Having read the data, transcribe all of it without deviation.

(Data to use begins)

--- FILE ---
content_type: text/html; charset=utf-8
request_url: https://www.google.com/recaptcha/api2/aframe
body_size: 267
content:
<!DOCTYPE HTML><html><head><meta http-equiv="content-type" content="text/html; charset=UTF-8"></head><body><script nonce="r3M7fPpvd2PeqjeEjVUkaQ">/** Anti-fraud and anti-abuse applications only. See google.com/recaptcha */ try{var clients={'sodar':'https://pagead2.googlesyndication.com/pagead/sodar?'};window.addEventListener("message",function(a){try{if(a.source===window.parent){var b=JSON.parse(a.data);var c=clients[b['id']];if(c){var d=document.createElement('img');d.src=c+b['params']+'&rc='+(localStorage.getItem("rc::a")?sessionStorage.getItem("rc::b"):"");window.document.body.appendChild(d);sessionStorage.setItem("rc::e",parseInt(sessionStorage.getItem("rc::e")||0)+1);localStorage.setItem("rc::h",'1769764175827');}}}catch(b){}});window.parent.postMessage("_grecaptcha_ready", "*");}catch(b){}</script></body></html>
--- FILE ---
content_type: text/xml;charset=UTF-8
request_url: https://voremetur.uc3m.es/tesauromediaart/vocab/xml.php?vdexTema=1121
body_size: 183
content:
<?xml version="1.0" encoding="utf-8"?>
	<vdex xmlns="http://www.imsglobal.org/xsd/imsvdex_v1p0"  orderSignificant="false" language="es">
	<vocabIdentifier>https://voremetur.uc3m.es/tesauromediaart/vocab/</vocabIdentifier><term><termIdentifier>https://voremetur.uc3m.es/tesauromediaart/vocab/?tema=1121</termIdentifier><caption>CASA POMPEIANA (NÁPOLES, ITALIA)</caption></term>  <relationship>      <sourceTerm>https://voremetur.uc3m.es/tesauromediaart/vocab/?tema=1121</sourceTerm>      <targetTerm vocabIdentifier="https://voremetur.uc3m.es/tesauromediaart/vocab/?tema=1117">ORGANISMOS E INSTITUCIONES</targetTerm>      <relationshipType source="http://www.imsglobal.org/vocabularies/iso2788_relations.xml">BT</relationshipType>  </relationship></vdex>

(Data to use ends)

Reply to the exercise:
--- FILE ---
content_type: text/html; charset=utf-8
request_url: https://www.google.com/recaptcha/api2/aframe
body_size: 267
content:
<!DOCTYPE HTML><html><head><meta http-equiv="content-type" content="text/html; charset=UTF-8"></head><body><script nonce="r3M7fPpvd2PeqjeEjVUkaQ">/** Anti-fraud and anti-abuse applications only. See google.com/recaptcha */ try{var clients={'sodar':'https://pagead2.googlesyndication.com/pagead/sodar?'};window.addEventListener("message",function(a){try{if(a.source===window.parent){var b=JSON.parse(a.data);var c=clients[b['id']];if(c){var d=document.createElement('img');d.src=c+b['params']+'&rc='+(localStorage.getItem("rc::a")?sessionStorage.getItem("rc::b"):"");window.document.body.appendChild(d);sessionStorage.setItem("rc::e",parseInt(sessionStorage.getItem("rc::e")||0)+1);localStorage.setItem("rc::h",'1769764175827');}}}catch(b){}});window.parent.postMessage("_grecaptcha_ready", "*");}catch(b){}</script></body></html>
--- FILE ---
content_type: text/xml;charset=UTF-8
request_url: https://voremetur.uc3m.es/tesauromediaart/vocab/xml.php?vdexTema=1121
body_size: 183
content:
<?xml version="1.0" encoding="utf-8"?>
	<vdex xmlns="http://www.imsglobal.org/xsd/imsvdex_v1p0"  orderSignificant="false" language="es">
	<vocabIdentifier>https://voremetur.uc3m.es/tesauromediaart/vocab/</vocabIdentifier><term><termIdentifier>https://voremetur.uc3m.es/tesauromediaart/vocab/?tema=1121</termIdentifier><caption>CASA POMPEIANA (NÁPOLES, ITALIA)</caption></term>  <relationship>      <sourceTerm>https://voremetur.uc3m.es/tesauromediaart/vocab/?tema=1121</sourceTerm>      <targetTerm vocabIdentifier="https://voremetur.uc3m.es/tesauromediaart/vocab/?tema=1117">ORGANISMOS E INSTITUCIONES</targetTerm>      <relationshipType source="http://www.imsglobal.org/vocabularies/iso2788_relations.xml">BT</relationshipType>  </relationship></vdex>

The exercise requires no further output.